*EXERCISE AIM*
Repeat the data word for word. Do not include the pictures.

*RAW DATA*
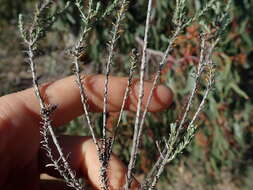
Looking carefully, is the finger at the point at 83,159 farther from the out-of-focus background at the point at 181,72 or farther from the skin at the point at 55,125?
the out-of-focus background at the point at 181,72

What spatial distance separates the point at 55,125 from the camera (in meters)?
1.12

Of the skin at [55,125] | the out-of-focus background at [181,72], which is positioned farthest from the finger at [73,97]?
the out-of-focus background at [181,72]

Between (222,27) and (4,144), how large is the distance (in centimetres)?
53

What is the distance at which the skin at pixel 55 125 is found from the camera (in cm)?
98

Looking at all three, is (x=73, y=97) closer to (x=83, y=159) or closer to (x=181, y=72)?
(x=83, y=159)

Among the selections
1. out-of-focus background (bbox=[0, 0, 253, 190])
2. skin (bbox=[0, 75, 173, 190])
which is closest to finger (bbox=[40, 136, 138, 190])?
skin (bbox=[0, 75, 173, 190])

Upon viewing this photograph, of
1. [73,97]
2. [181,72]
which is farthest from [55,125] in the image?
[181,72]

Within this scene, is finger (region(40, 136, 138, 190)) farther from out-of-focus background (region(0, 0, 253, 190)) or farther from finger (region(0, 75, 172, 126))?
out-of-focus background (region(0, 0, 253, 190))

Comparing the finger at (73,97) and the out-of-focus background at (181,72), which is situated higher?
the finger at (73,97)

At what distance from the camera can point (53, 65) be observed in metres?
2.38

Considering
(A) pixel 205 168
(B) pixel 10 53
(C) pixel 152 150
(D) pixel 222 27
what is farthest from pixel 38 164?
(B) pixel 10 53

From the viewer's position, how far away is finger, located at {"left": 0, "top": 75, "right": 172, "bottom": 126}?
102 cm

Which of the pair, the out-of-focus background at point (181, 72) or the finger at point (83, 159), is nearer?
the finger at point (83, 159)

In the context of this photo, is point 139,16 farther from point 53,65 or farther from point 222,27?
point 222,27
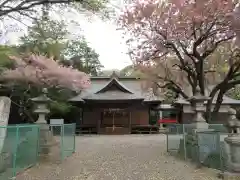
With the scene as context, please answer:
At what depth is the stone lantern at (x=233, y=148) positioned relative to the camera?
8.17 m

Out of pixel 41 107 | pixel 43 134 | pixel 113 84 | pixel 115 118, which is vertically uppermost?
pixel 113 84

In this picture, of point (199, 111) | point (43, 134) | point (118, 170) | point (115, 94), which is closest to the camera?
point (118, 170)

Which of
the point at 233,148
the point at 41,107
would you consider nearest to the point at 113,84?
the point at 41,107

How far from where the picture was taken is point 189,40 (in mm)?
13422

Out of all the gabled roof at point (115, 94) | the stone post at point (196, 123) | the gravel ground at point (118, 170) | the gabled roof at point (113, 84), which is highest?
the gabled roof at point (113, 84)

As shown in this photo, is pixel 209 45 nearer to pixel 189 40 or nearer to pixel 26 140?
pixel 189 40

*SOLUTION BELOW*
Looking carefully, is the finger at the point at 83,159 farther from the out-of-focus background at the point at 181,72 or farther from the skin at the point at 55,125?
the out-of-focus background at the point at 181,72

What spatial distance separates the point at 55,125 from the camera (in meters)?
1.12

Of the skin at [55,125] | the out-of-focus background at [181,72], which is positioned farthest from the finger at [73,97]?
the out-of-focus background at [181,72]

Between (222,27) and (4,144), how large is the distance (in centimetres)?
53

What is the distance at which the skin at pixel 55 125 is found from the camera (in cm)?
98

Looking at all three, is (x=73, y=97) closer to (x=83, y=159) or closer to (x=181, y=72)?
(x=83, y=159)

Among the selections
1. out-of-focus background (bbox=[0, 0, 253, 190])
2. skin (bbox=[0, 75, 173, 190])
which is closest to finger (bbox=[40, 136, 138, 190])?
skin (bbox=[0, 75, 173, 190])

Upon viewing this photograph, of
1. [73,97]
2. [181,72]
which is farthest from [55,125] in the image?
[181,72]

Within this scene, is finger (region(40, 136, 138, 190)) farther from out-of-focus background (region(0, 0, 253, 190)) or farther from finger (region(0, 75, 172, 126))?
out-of-focus background (region(0, 0, 253, 190))

Comparing the finger at (73,97) and the out-of-focus background at (181,72), which is situated higher?
the finger at (73,97)

At what distance from the camera can point (53, 65) be observed in metres?
2.38

Considering
(A) pixel 205 168
(B) pixel 10 53
(C) pixel 152 150
(D) pixel 222 27
what is farthest from pixel 38 164?
(B) pixel 10 53

From the viewer's position, how far away is finger, located at {"left": 0, "top": 75, "right": 172, "bottom": 126}?
102 cm

Which of the pair, the out-of-focus background at point (181, 72) or the finger at point (83, 159), is nearer?
the finger at point (83, 159)

In the context of this photo, is point 139,16 farther from point 53,65 or farther from point 222,27?
point 222,27
With the scene as context, please answer:
At what depth is the stone lantern at (x=233, y=148) positioned relative to the camera?
8.17 m

Out of pixel 41 107 | pixel 43 134 | pixel 113 84 | pixel 115 118, which is vertically uppermost?
pixel 113 84

In this picture, of point (199, 111) | point (43, 134) | point (118, 170) | point (115, 94), which is closest to the camera?
point (118, 170)

Which of
the point at 233,148
the point at 41,107
would you consider nearest to the point at 113,84?
the point at 41,107

How far from where the picture was taken is point 189,40 (in mm)?
13422

Out of all the gabled roof at point (115, 94) | the stone post at point (196, 123) | the gravel ground at point (118, 170) | the gabled roof at point (113, 84), which is highest?
the gabled roof at point (113, 84)

As shown in this photo, is pixel 209 45 nearer to pixel 189 40 or nearer to pixel 26 140?
pixel 189 40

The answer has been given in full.